Le gouvernement algérien a mis en place un cahier des charges concernant l’exploitation de salles de cinéma et multiplexes sur le territoire.
Avec pour objectif de structurer et régulariser l’exploitation cinématographique, ce cahier des charges instaure de nombreuses règles aux professionnels du secteur. Désormais, toute salle est « soumise à l’obtention d’une autorisation d’exercice » délivrée par le Centre national du cinéma. Une commission sera chargée du contrôle des salles et de leur classement.
Parmi les mesures prises par le gouvernement, les salles et multiplexes « doivent répondre aux normes architecturales et techniques […], notamment en ce qui concerne les niveaux d’inclinaison des fauteuils, les aménagements en termes d’accès et de sanitaires, l’acoustique, les équipements de projection et toutes les normes garantissant le confort aux spectateurs ». En imposant un standard de sécurité, de confort et de normes techniques, le gouvernement souhaite moderniser le parc de salles du territoire.

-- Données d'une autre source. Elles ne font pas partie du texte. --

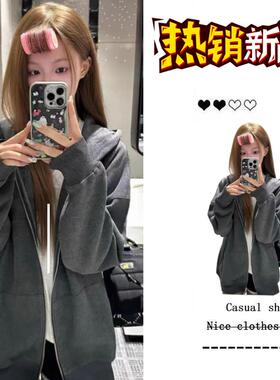 美式复古灰色拉链开衫连帽卫衣女春秋宽松oversize原宿风百搭外套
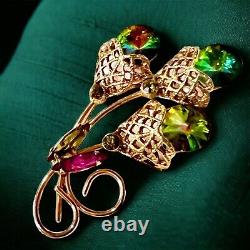 Watermelon Margarita Rhinestone Brooch Juliana Style Rivoli Gold Tone Vintage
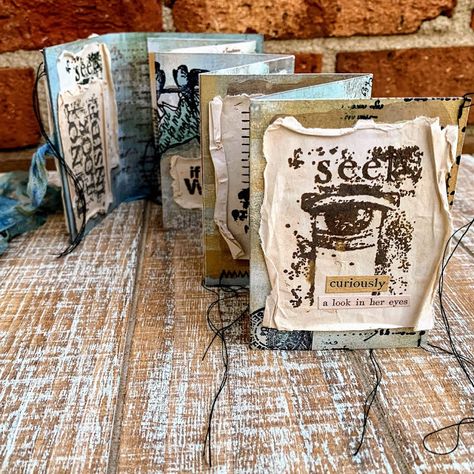 PaperArtsy: 2021 Topic 1 Stamp Mashing - FP ECF I&D ESA: Concertina Mash {by Autumn Clark} Mini Book Tutorial, Concertina Book, Book Tutorial, Tea Stained Paper, Handmade Sketchbook, Paint Stencils, Accordion Book, Small Journal, Book Sculpture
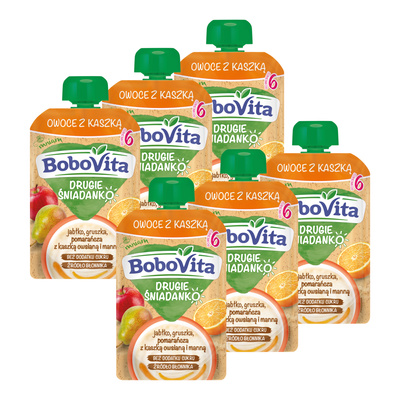 BoboVita Drugie Śniadanko Owoce z kaszką jabłko gruszka pomarańcza po 6 miesiącu ZESTAW 6 x 100 g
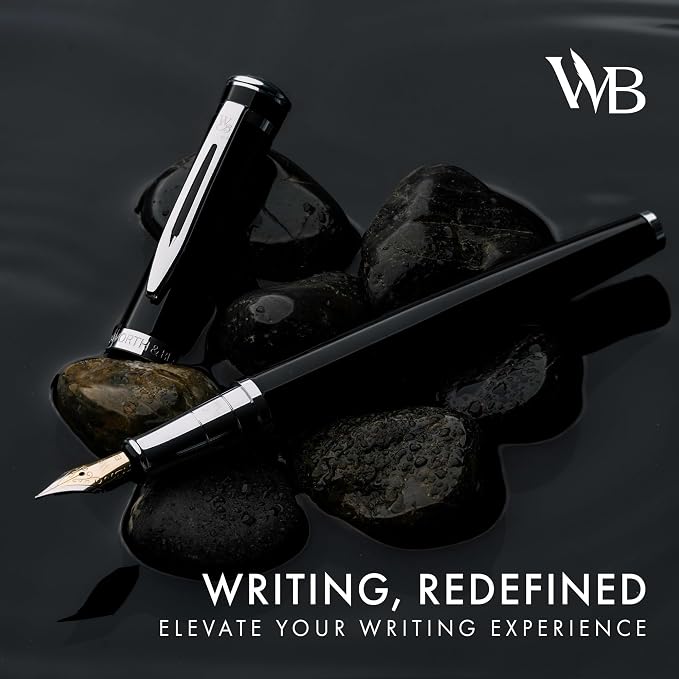Wordsworth & Black Fountain Pen Set, Medium Nib, Includes 24 Pack Ink Cartridges - Image 2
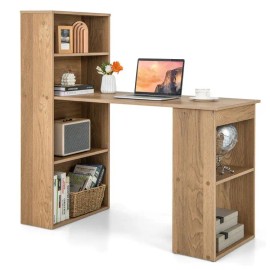 48-Inch Computer Desk with 4-Tier Bookcase and CPU Stand Includes Convenient Storage Solutioncolor: Natural1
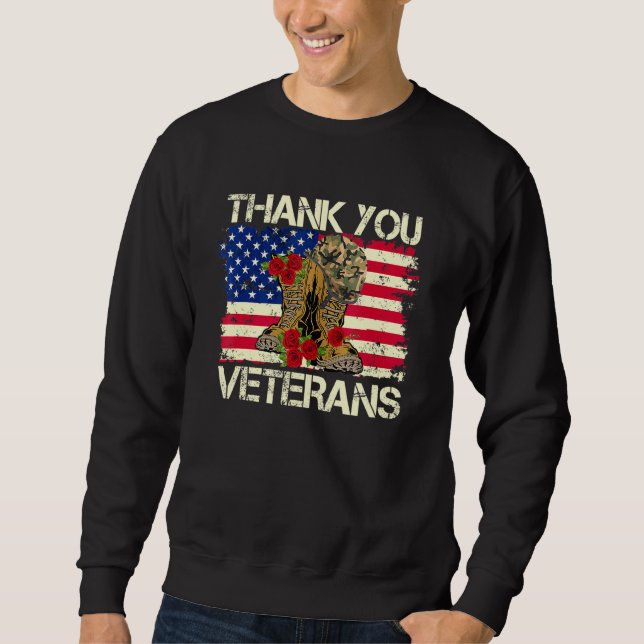 Vintager Dank für Veteranen Combat Boots Patriotic Sweatshirt (Vorderseite)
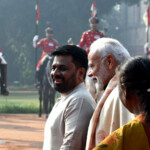 Sri Lanka's President Anura Kumara Dissanayake, India's Prime Minister Narendra Modi and President Droupadi Murmu walk during the ceremonial reception of Dissanayake at India's Presidential Palace Rashtrapati Bhavan in New Delhi, India, December 16, 2024. REUTERS/Stringer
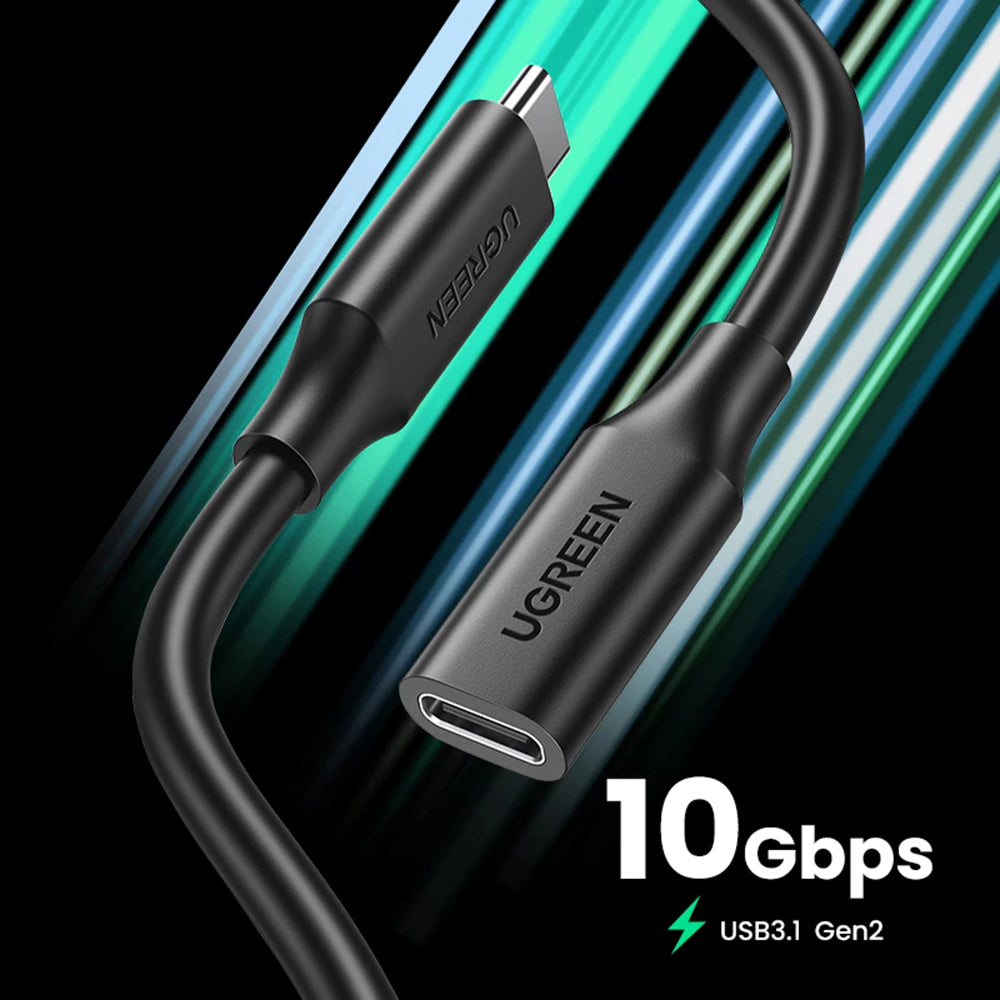 Uniqkart 10387 1m USB-C 3.1 Extension Cord PD 100W 4K 60Hz Gen 2 10Gbps Male to Female USB Extension Charging Sync Cable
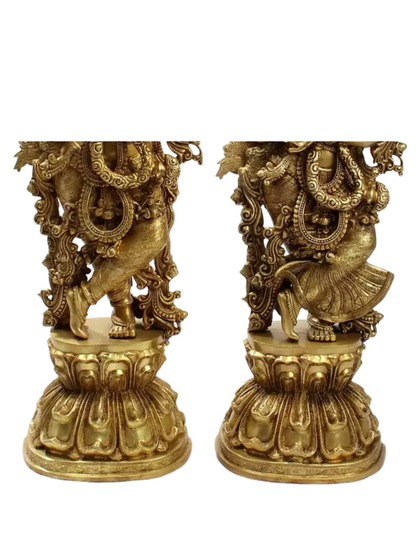 Brassaura® Brass Radha Krishna Statue | Height 47 Inches & Weight 110 kg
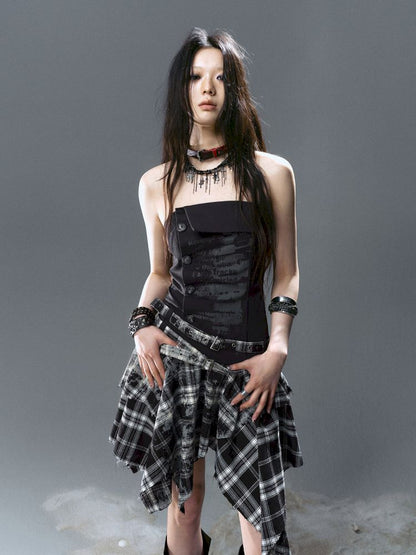 Asymmetrical patchwork plaid strapless dress【s0000012808】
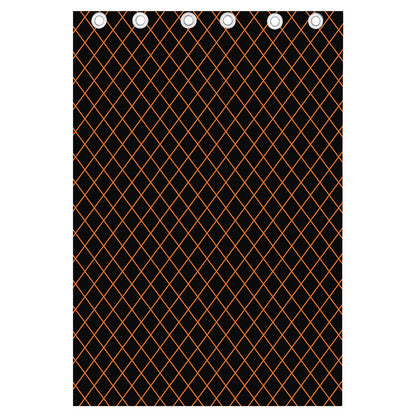 Black And Orange Harlequin Print Curtain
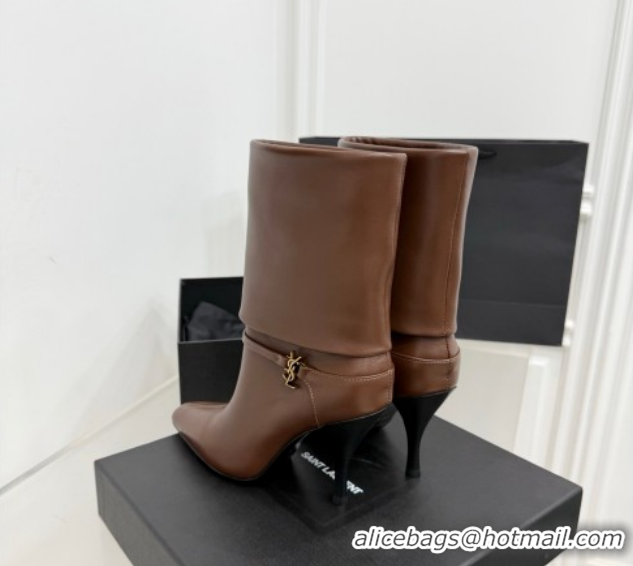 1:1 aaaaa Saint Laurent Niki Heel Ankle Boots 10cm with YSL Strap in Calf Leather Brown 1028117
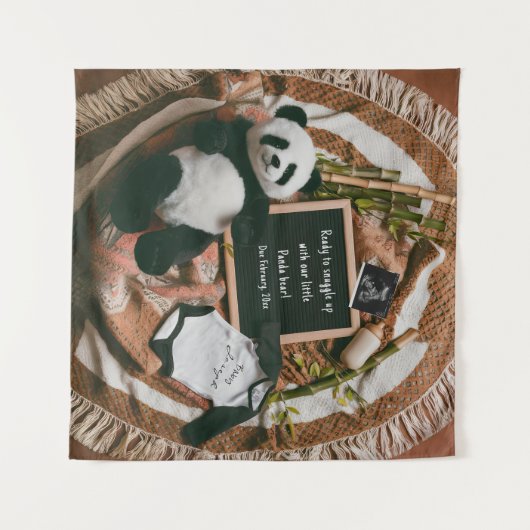 Boho neutrale zwangerschapsaankondiging Schattige Wandkleed (Voorkant (horizontaal))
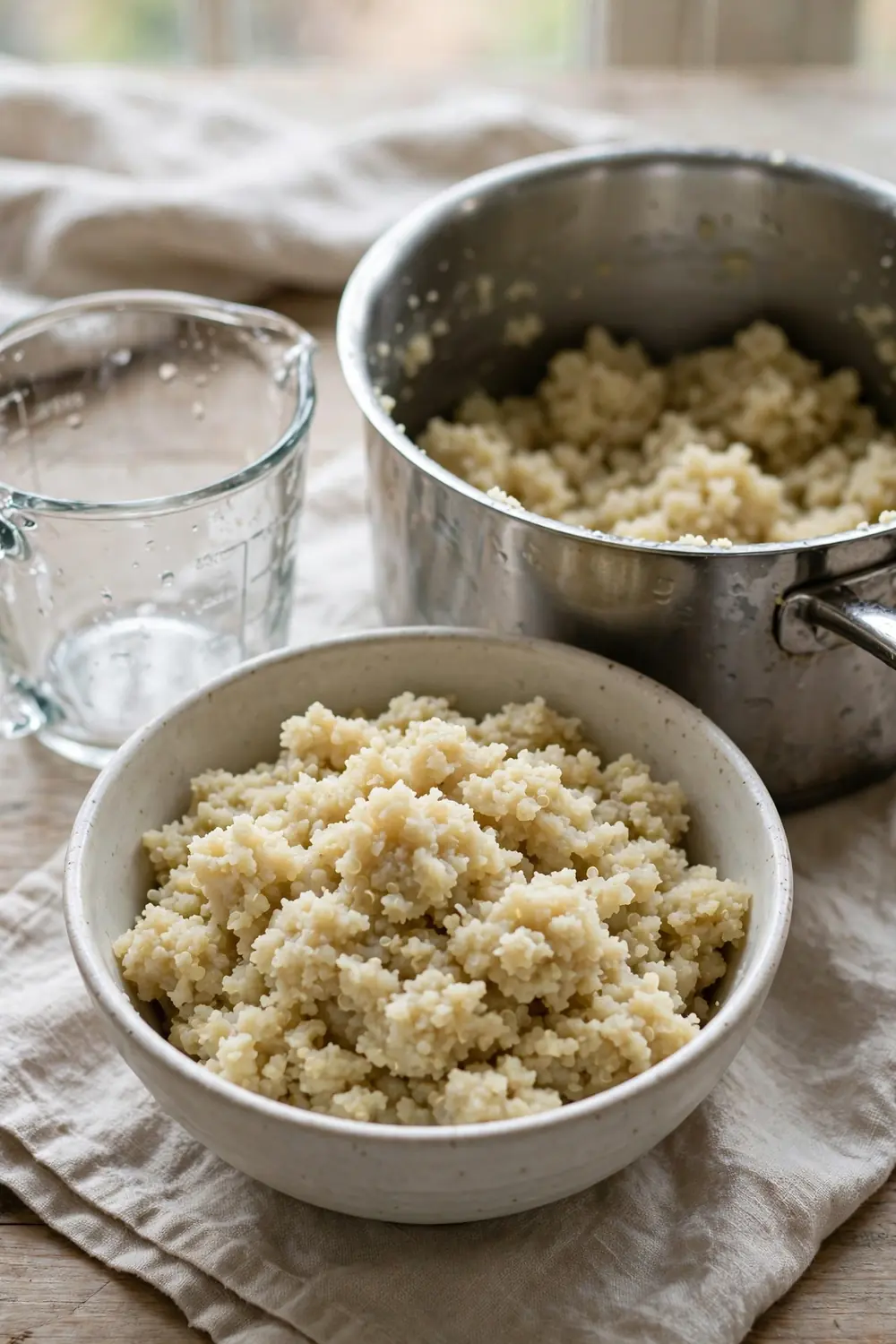 Overcooked mushy quinoa in a bowl beside a pot and measuring cup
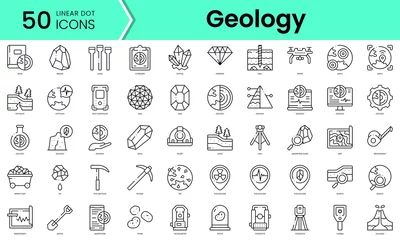 Foto op Canvas Set of geology icons. Line art style icons bundle. vector illustration © IconKitty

Pour comprendre la situation de salles de cinéma en Algérie, la journaliste Safia Ayache a fait un état des lieux du secteur en 2021 pour Le Monde. Dans son article, elle décrit notamment la disparition des salles qui sont passées d’une cinquantaine à Alger en 1962 à seulement une dizaine. Un chercheur interrogé, Ammar Kessab, décrit aussi leur vétusté : Elles ont non seulement perdu leurs configurations originelles, à cause des travaux anarchiques entrepris par les commerçants, mais elles sont pour la plupart délabrées, voire détruites, à cause du manque d’entretien ».